ADB method • Despite these problems, the Asian Development Bank provides a method and example of how to calculate the opportunity cost of capital • See http://www.adb.org/Documents/Guidelines/Eco_Analysis/appendix20.asp
Impacts of using a high discount rate • There is a tendency to select projects that have short term benefits over those with longer term benefits. This favors: • Marginal additions to existing capacity over building new capacity (roads, ports etc) • Bus systems over metro systems • Gravel roads over paved roads • Staged construction over single stage construction • Diesel over electric rail technology
Discount rate as minimum acceptable rate of return • In many projects, we use a minimum cut off rate for consideration of sub-projects. This rate is typically 12%, presumably derived from the discount rate. • By using a different cut-off rate, and a multiple criteria evaluation method, we would include consideration of alternatives that would otherwise be rejected.
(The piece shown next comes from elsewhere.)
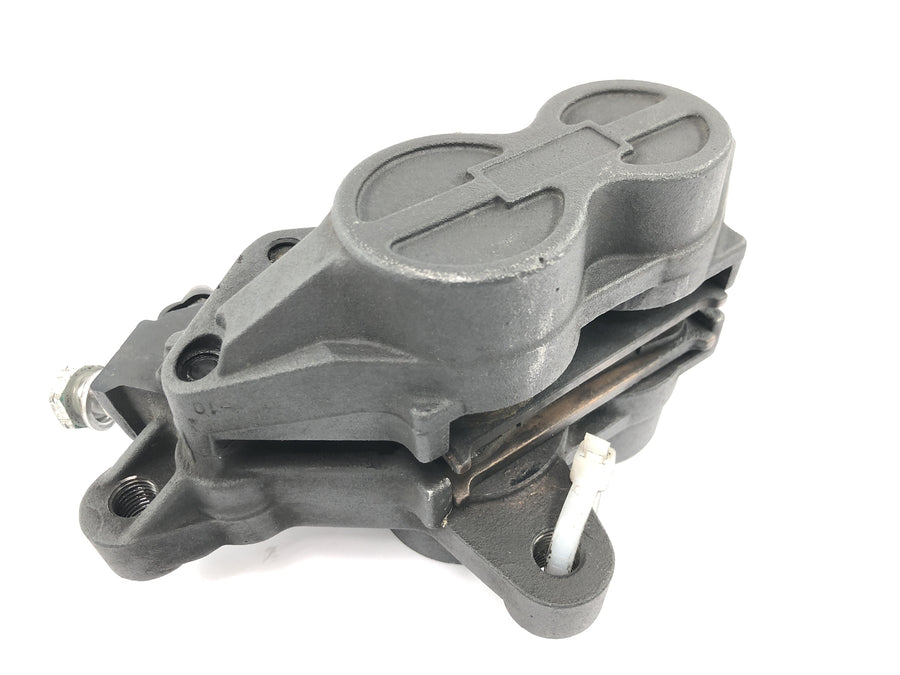 TRIUMPH DAYTONA 955I T595 [1998] - Brake caliper front right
Suggestion: Use the MERR instead of ERR • Make use of Modified Economic Rate of Return. This allows different discount rates to be used for the opportunity cost of capital and for the users’ time preference rate. • In Excel it is necessary to use both the time stream of investment costs and of gross net benefits (including maintenance and operating costs as well as user and operator benefits) • MIRR = (values, finance rate, reinvest rate) • Values is the range of values for which a Economic Rate of Return is required. Finance rate is the opportunity cost of capital. This is applied to all the input values for capital investment. Reinvest rate is the time preference rate for benefits and is applied to all the flows of benefits less maintenance and operating costs.
Suggestion: Short and Long term • In the short term, for projects where there is a choice between short and long term solutions, undertake a sensitivity test on the NPV using 8% (going to 10% makes little difference); • In the longer term, re-open the issue of the discount rate used in World Bank projects • Try to reopen the issue with other sectors in the Bank to regain the consistency we thought we used to have.